### QUESTION BRÈVE A
D'après l'extrait sur le droit international, dans quels textes le droit issu principalement de la seconde guerre mondiale est-il notamment exprimé ?
### QUESTION BRÈVE B
Reproduisez à l'identique tout le passage de l'extrait sur le droit international, depuis « Bref, évoquer la » jusqu'à « compte du droit. ».

### EXTRAIT DU TEXTE
/---

Bref, évoquer la « déportation » des Ukrainiens de Kherson révèle une certaine forme de duplicité par l’instrumentalisation du droit international qu’il nous faut préciser dans ce contexte. Le droit issu principalement de la seconde guerre mondiale est d’influence occidentale, exprimé notamment dans les conventions de Genève et autres textes adoptés par la communauté internationale. A travers les guerres qui ont eu lieu depuis, chacun pourra constater que le temps de la guerre montre de graves défaillances dans l’application du droit, y compris par les occidentaux certes d’un niveau moindre. Il ne paraît plus adapté aux relations internationales d’aujourd’hui dans la mesure où un droit sans être garanti par la force laisse la place au seul recours à la force sans tenir compte du droit.

\---

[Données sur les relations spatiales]
/---

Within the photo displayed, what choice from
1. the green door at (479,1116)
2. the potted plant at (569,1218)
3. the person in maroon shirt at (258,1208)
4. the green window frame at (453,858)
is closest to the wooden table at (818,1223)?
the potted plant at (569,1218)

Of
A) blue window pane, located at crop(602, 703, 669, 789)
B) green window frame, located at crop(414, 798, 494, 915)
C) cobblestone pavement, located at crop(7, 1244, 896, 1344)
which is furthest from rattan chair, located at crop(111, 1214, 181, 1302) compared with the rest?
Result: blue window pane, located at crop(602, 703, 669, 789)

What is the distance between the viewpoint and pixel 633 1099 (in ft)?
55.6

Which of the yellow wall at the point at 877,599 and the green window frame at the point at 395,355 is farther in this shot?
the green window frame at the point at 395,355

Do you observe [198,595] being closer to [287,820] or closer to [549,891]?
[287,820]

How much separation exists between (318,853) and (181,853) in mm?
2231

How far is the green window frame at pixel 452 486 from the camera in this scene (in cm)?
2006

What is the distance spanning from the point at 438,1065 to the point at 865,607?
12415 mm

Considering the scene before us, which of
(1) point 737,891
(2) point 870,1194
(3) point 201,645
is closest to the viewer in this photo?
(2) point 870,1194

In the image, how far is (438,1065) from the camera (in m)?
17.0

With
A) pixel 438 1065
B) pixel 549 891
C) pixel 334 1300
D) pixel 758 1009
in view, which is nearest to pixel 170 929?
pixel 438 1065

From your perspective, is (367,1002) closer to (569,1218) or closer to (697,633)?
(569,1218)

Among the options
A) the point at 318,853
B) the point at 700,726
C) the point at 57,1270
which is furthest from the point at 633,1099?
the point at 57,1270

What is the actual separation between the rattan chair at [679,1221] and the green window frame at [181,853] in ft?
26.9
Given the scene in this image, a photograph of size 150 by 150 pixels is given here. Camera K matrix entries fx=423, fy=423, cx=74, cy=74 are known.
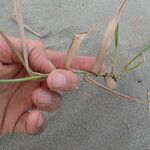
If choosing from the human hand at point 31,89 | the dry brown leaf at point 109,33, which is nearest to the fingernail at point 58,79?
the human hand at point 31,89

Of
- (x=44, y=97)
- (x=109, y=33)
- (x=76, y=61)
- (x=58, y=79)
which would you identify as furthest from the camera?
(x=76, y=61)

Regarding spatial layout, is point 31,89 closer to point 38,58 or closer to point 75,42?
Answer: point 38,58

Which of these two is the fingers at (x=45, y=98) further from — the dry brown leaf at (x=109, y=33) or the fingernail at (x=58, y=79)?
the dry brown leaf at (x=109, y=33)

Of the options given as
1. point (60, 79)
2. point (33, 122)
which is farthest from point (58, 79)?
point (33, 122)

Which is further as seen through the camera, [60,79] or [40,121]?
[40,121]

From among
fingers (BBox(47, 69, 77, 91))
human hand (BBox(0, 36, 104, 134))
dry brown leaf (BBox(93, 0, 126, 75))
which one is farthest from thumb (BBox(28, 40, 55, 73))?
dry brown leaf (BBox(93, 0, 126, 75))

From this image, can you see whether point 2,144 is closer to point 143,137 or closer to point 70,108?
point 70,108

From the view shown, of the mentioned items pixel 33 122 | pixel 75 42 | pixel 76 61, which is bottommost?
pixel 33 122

\---
/---

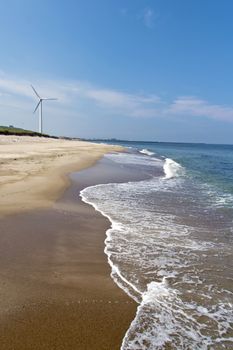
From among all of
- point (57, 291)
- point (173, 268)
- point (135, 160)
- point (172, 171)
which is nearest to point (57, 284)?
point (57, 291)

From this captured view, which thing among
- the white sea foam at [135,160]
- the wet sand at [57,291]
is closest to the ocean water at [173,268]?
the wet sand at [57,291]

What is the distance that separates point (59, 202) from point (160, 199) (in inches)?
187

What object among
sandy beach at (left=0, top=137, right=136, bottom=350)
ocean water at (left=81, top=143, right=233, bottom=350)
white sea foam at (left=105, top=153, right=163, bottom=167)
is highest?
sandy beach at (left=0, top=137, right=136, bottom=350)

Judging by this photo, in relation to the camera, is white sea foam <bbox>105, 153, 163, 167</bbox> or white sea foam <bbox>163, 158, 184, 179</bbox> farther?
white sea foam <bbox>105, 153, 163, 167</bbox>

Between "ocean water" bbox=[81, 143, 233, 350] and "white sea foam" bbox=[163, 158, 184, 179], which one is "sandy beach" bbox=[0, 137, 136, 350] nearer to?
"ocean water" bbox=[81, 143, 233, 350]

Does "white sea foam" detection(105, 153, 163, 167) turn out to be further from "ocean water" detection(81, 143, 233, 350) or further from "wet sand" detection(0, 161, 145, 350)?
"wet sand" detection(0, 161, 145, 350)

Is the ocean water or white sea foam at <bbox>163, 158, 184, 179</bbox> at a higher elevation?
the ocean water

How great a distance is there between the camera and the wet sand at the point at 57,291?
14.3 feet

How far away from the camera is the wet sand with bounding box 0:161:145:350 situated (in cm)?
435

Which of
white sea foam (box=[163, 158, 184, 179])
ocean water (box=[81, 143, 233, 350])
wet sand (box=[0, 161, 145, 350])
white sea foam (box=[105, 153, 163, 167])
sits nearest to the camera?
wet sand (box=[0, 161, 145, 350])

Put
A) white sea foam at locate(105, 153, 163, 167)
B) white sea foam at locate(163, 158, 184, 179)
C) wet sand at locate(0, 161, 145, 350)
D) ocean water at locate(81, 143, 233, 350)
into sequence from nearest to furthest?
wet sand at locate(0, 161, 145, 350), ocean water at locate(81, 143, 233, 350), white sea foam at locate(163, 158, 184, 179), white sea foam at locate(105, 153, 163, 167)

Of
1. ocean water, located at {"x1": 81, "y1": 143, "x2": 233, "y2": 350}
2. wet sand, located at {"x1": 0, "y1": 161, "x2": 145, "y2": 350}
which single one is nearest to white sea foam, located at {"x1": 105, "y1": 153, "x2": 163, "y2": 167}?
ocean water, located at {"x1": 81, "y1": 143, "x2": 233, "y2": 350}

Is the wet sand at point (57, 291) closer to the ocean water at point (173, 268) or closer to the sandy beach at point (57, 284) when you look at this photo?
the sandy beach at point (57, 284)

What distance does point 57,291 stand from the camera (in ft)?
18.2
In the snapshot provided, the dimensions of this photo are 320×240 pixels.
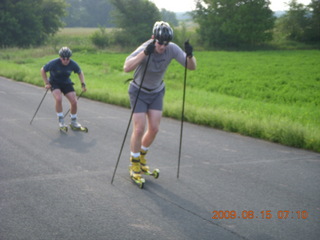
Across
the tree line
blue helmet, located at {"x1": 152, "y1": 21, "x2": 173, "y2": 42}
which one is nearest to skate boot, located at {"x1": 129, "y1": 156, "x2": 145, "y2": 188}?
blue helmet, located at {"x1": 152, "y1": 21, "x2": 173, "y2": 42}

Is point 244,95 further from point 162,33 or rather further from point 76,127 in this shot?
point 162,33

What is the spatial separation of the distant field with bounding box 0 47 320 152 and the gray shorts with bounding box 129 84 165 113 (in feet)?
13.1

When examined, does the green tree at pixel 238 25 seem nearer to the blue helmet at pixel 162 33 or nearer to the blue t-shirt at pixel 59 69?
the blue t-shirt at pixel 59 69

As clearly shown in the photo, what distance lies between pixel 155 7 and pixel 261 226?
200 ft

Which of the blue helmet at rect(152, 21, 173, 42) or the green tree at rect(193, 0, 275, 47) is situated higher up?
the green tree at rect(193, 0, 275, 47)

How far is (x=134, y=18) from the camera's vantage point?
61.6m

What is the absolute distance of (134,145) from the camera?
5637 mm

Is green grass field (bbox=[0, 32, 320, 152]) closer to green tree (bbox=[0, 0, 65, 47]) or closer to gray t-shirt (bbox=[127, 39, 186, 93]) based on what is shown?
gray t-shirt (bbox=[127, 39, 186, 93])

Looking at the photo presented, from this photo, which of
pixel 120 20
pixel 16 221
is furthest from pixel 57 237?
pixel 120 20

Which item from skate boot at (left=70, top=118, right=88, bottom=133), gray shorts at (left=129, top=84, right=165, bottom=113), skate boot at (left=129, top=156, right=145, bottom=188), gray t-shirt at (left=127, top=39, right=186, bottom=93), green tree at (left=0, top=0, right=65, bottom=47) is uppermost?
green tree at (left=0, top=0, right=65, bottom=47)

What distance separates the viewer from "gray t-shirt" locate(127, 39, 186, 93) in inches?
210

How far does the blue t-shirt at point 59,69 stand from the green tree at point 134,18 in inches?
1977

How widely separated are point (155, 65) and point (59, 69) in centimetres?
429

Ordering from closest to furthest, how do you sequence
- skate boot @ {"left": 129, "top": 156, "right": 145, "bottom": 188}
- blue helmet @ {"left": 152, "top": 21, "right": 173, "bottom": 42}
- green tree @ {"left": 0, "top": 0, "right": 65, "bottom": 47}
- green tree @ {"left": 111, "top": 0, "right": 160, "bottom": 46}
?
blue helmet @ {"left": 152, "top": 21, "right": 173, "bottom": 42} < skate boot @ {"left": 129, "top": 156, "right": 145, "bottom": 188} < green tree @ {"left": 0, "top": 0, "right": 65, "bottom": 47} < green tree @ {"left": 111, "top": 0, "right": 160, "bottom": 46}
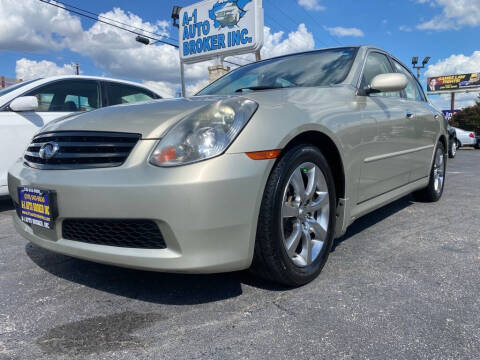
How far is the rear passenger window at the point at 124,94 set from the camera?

\---

### RÉPONSE A
Dans les conventions de Genève et autres textes adoptés par la communauté internationale.

### RÉPONSE B
Bref, évoquer la « déportation » des Ukrainiens de Kherson révèle une certaine forme de duplicité par l’instrumentalisation du droit international qu’il nous faut préciser dans ce contexte. Le droit issu principalement de la seconde guerre mondiale est d’influence occidentale, exprimé notamment dans les conventions de Genève et autres textes adoptés par la communauté internationale. A travers les guerres qui ont eu lieu depuis, chacun pourra constater que le temps de la guerre montre de graves défaillances dans l’application du droit, y compris par les occidentaux certes d’un niveau moindre. Il ne paraît plus adapté aux relations internationales d’aujourd’hui dans la mesure où un droit sans être garanti par la force laisse la place au seul recours à la force sans tenir compte du droit.